CEO                        
COO / Internal                         
CTO                                      
CFO / Internal                  
SVP / Finance                          
General Counsel                                 
Admin Manager                        
Support (Tech)  
Support (Tech)
Support (Admin)
Support (General)
Support (General)

Corporate Direction / Strategic Planning
Operations Management
Website Development Oversight and Management
Financial Resource Allocation and Reporting
Relationship Development / Financial Institutions
Legal Resource Oversight
Corporate Administration / HR

External Group

CRO                                        
COO / External
CFO / External
SVP / R&D
SVP / Business Development
SVP / Sales
Admin Manager
Support (Admin)
Support (General)
Support (General)
Support (Sales)


Vertical Development and Planning
Vertical Operations Management and Control
Vertical Finances Management and Control
Vertical Identification and Development
Vertical Relationship Development and Management
Vertical Relationship Development
Vertical Administration Supervision

EquiShare Alliance Analogy: Corporate Relocation

Amazon is moving a distribution center in Toronto across the border into Michigan. They intend to move 5,000 workers, having an average salary of $65,000. They have made a deal with a developer to build 5,000 units for them, having an average cost of $400,000 each. Amazon will provide $160,000 cash towards each purchase from its pension fund, and each worker will finance their remaining $240,000 through a captive relationship with a loan originator.
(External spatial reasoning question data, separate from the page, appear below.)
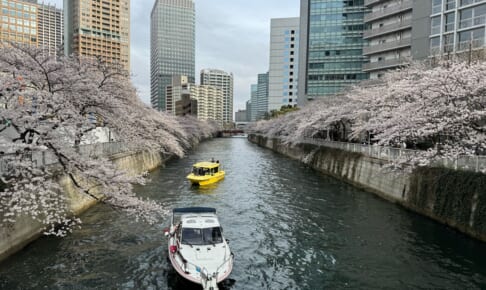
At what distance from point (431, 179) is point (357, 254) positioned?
10.2 m

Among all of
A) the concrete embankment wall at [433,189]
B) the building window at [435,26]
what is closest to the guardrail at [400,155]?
the concrete embankment wall at [433,189]

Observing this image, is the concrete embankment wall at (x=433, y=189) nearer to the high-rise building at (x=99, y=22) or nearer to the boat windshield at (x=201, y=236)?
the boat windshield at (x=201, y=236)

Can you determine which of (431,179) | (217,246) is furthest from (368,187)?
(217,246)

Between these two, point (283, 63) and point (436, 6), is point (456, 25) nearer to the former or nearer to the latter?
point (436, 6)

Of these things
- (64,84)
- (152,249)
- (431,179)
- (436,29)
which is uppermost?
(436,29)

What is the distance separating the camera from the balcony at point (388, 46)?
61.3m

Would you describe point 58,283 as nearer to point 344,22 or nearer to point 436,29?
point 436,29

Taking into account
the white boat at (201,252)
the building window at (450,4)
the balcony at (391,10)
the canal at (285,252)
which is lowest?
the canal at (285,252)

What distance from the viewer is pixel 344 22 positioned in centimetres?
9375

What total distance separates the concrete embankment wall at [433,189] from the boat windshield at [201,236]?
14948mm

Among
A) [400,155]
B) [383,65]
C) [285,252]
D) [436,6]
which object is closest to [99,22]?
[383,65]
Amazon will pre-qualify the workers, provide files with their documentation and confirmation of critical aspects, and send the assembled files to the loan originator for underwriting.

In aggregate, that will mean 5,000 qualified, processed and captive individual mortgages having the following parameters:

Known, substantial source of employment and income for owner-occupants

  • 60% LTV

  • 33% DTI

  • Default protection and property management

  • Programmed refinancing / property sale on employee change in status

  • Market to above market interest rates

  • Points as appropriate or desired

The portfolio will total $1.2 billion collateralized debt on a property value of $2.0 billion.